Evolution of intelligent spirits
Despite the ardent efforts of well-intended diplomats and bureaucrats, the rift between advocates and adversaries of transhumanism continues to widen to canyonesque proportions upon the influx of the genomics side of the debate.
At the extreme of transhuman advocacy, conference speaker and author of the book, “Liberation Biology,” Ronald Bailey rails against the cautionary principle of “never trying anything for the first time.” Bailey, who has been dubbed a Libertarian transhumanist, contends that caution in the name of prudence amounts to a betrayal of transhumanism’s promise of life-enhancing, life-extending, species-survival technologies.
At the conservative end of the ideological spectrum, the World Federation of Catholic Medical Associations said in its 2013 Madrid Declaration on Science and Life, that “efforts by some to promote transhumanism, posthumanism, futurism, etc…” compel “…urgency to protect science from the aspiration of power seeking to control, if not design, the lives of others.” The declaration prompted the transhumanist magazine H+ to publish an article titled “The Catholic Church Has Declared War on Transhumanism.”
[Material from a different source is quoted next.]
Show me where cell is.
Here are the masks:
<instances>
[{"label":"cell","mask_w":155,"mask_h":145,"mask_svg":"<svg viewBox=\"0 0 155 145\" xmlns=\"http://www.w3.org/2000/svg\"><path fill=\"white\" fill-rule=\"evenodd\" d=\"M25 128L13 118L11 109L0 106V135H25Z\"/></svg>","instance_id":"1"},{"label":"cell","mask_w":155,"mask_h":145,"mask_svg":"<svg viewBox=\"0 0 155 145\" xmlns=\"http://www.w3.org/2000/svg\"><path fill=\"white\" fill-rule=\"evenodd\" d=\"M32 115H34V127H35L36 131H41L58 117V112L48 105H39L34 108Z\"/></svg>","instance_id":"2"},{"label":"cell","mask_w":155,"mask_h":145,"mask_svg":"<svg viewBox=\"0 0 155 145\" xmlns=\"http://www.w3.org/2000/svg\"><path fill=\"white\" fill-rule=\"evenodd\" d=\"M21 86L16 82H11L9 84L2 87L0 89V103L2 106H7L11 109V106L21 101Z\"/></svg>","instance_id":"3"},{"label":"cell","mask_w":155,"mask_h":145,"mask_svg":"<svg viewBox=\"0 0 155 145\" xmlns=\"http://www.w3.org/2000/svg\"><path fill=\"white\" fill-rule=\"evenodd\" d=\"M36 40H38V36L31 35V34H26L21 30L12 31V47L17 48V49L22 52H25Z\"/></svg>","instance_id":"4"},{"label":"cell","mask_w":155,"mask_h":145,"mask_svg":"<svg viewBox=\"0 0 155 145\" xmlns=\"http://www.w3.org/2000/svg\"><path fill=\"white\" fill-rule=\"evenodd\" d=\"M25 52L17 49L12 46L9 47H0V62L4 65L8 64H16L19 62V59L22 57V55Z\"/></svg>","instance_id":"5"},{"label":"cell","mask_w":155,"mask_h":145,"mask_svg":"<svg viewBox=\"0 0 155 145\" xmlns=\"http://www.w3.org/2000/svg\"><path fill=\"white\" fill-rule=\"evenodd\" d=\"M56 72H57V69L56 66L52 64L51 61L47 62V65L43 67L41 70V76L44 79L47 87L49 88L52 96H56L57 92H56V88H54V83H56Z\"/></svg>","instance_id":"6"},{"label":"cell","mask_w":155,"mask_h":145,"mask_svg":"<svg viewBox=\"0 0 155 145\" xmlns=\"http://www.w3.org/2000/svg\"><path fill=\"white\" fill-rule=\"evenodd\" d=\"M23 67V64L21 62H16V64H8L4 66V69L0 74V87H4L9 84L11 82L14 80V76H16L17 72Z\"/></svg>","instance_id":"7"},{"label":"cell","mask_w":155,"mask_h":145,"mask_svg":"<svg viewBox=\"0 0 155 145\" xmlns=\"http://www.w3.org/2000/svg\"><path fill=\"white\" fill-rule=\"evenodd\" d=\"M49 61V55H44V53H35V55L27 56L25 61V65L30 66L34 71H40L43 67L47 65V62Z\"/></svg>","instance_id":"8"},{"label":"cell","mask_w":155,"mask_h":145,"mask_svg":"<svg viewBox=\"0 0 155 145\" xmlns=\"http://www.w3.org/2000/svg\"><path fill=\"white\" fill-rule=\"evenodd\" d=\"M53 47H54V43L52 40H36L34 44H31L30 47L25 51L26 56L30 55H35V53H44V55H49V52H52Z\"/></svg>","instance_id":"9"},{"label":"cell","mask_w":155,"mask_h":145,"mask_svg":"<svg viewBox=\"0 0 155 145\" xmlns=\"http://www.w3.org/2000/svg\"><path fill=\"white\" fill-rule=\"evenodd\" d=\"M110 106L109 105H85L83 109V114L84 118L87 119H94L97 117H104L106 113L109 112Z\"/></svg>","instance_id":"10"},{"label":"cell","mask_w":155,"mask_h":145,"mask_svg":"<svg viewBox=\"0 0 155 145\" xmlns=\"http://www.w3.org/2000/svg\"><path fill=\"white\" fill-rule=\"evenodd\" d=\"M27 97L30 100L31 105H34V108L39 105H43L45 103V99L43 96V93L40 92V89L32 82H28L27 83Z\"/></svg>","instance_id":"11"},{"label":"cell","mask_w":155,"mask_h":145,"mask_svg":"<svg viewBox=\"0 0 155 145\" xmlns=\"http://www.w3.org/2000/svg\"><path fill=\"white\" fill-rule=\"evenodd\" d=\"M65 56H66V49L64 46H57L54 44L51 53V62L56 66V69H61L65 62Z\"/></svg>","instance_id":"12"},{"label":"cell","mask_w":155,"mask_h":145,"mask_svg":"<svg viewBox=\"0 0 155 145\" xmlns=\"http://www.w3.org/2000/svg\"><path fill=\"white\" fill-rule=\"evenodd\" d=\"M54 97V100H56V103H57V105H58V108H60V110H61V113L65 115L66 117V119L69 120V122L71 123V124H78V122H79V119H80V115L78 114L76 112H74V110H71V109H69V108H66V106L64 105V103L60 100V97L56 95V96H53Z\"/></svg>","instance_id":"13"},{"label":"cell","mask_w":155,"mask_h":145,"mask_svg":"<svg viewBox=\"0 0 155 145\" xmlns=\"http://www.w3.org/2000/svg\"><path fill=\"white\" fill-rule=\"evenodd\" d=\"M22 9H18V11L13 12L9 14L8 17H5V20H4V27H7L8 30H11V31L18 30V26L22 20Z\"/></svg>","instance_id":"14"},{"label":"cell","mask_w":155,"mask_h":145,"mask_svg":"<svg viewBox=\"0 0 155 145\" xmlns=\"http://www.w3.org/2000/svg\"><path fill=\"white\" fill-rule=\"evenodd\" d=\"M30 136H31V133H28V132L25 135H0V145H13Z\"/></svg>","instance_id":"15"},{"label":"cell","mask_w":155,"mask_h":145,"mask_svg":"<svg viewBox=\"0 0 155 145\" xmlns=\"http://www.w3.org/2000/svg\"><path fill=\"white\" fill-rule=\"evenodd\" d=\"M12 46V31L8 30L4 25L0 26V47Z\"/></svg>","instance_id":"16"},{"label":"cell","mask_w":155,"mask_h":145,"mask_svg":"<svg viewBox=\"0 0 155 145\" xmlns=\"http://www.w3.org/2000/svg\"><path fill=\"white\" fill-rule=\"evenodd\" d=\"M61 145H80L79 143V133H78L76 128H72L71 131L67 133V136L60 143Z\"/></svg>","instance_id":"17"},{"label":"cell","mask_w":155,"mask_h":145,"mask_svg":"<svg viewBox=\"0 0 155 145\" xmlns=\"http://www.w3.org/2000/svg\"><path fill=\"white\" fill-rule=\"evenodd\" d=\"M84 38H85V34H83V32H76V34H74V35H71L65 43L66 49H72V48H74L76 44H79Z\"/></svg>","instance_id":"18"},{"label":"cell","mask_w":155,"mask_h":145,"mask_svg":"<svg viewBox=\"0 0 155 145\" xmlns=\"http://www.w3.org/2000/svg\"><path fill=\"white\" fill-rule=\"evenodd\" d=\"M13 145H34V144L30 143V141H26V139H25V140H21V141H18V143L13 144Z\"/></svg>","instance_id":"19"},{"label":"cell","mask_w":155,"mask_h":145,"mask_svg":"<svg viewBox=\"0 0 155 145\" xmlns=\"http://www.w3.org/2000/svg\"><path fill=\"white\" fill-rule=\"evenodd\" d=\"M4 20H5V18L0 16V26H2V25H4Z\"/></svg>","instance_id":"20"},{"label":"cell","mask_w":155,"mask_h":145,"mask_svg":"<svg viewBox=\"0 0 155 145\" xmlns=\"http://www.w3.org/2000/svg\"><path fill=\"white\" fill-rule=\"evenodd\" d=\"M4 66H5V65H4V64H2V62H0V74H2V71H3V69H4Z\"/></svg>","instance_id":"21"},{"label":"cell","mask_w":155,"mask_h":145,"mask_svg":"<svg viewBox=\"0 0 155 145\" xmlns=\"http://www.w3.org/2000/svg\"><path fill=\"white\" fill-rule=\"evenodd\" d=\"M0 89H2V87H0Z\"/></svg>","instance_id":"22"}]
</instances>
Dr. Ronald Cole-Turner, professor of theology at the Pittsburgh Theological Seminary and editor of the book, “Transhumanism and Transcendence: Christian Hope in an Age of Technological Enhancement,” takes a more solicitous stance on the issue under debate. Cole-Turner embraces transhumanism as an inevitable outcome of humankind’s relentless pursuit of communion with a higher force. Citing the words of the fourth century church father, Athanasius of Alexandria, “For the Son of God became man so that we might become God,” Cole-Turner gracefully reconciles conventional religious sentiments with what he characterizes as the inevitable advancement of technology.
“Whether you know it or not, whether you like it or not, God is making you into God,” Cole-Turner said in an interview. “I wish I could unleash the revolutionary intensity of that idea in our churches.”
I’m not sure Bina48 could grasp such an idea. Maybe someday one of her descendants will.